SELECTED EXCERPT: Begin
Mapping Change with Mollusks. (iOjo!)

By Hardman, Chris | Americas (English Edition), May-June 2002 | Go to article overview

Mapping Change with Mollusks. (iOjo!)


Hardman, Chris, Americas (English Edition)


IN THE PAST DECADE the weather phenomenon known as El Nino has dramatically affected the Americas--causing the loss of lives, crop destruction, and devastation of fishing industries. To better understand this weather event, researchers are studying the history of El Nino and how it may have affected ancient Societies. Because northern Peru is a core region of El Nino activity, Associate Professor Dan Sandweiss of the University of Maine Department of Anthropology and Institute for Quaternary and Climate Studies is using mollusks from archaeological sites on the coast of Peru to shed light on the history of El Nino. His research has been able to determine the frequency of El Nino events thousands of years ago and how these weather patterns affected the rise and fall of early Peruvian societies.
SELECTED EXCERPT: End
### REQUEST
Extend the article on Peruvian mollusks and the history of El Nino past its final sentence.
STORED DATA: Begin
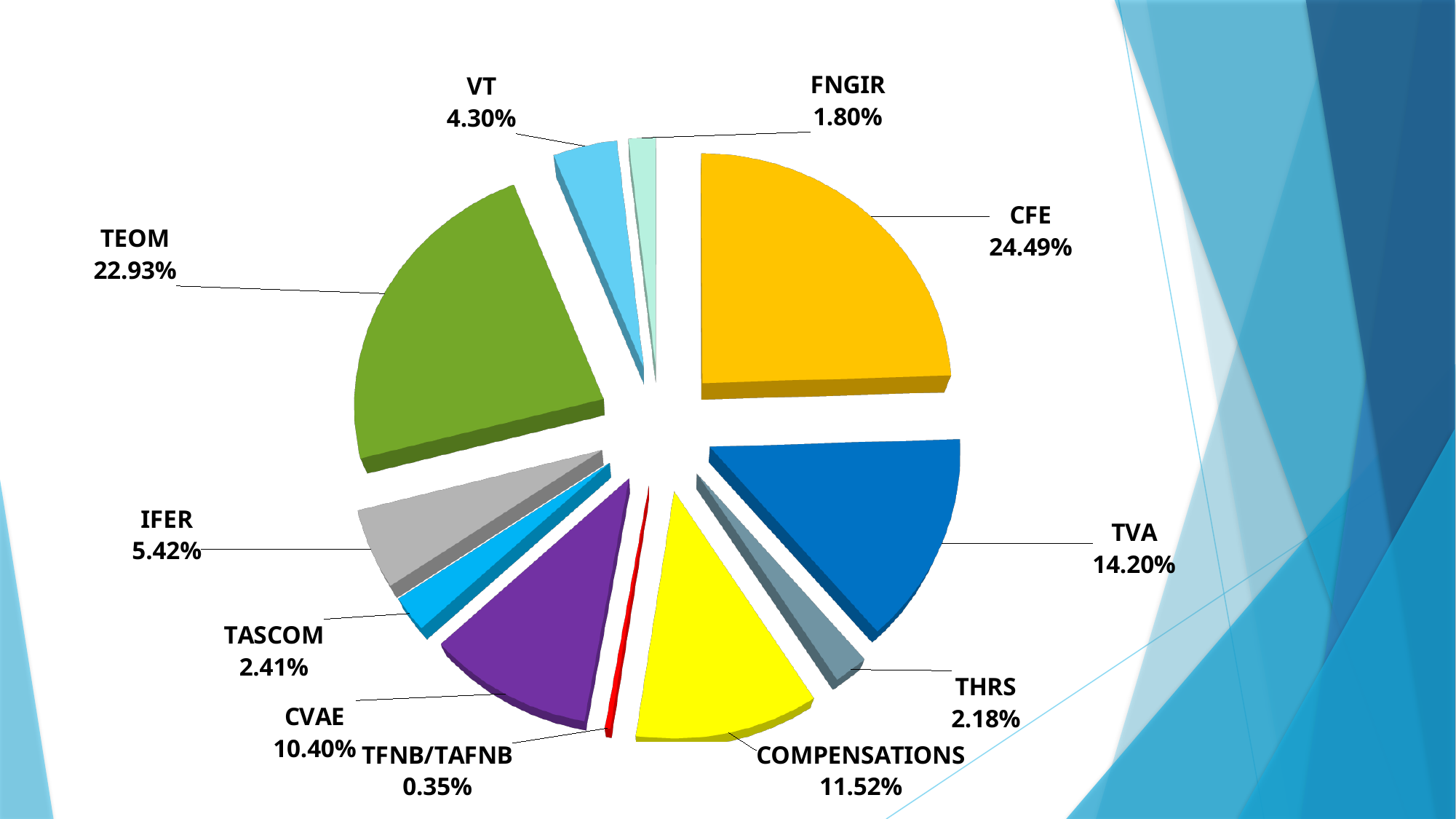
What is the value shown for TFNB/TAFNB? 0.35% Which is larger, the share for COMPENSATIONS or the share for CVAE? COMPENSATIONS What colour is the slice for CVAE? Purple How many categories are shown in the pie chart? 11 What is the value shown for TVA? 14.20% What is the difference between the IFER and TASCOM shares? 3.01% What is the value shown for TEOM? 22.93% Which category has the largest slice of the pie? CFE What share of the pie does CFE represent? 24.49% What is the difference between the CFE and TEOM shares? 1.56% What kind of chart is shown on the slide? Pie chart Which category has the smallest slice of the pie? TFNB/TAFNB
STORED DATA: End
### ANSWER AREA
"El Nino was absent or incredibly rare until about fifty-eight hundred years ago," Sandweiss says. "We found that there were changes in the frequency of El Nino events about fifty-eight hundred and three thousand years ago and that they correlate in time with cultural change."

For the past twenty years, Sandweiss has been studying ancient mollusk and fish remains. Because mollusks are sensitive to temperature shifts, they tell the story of climate changes throughout history. Sandweiss has combined his research that tells when and where specific groups of mollusks lived and died with the knowledge of the temperatures they live and die at, to construct a climate record of the ancient Peruvian coast.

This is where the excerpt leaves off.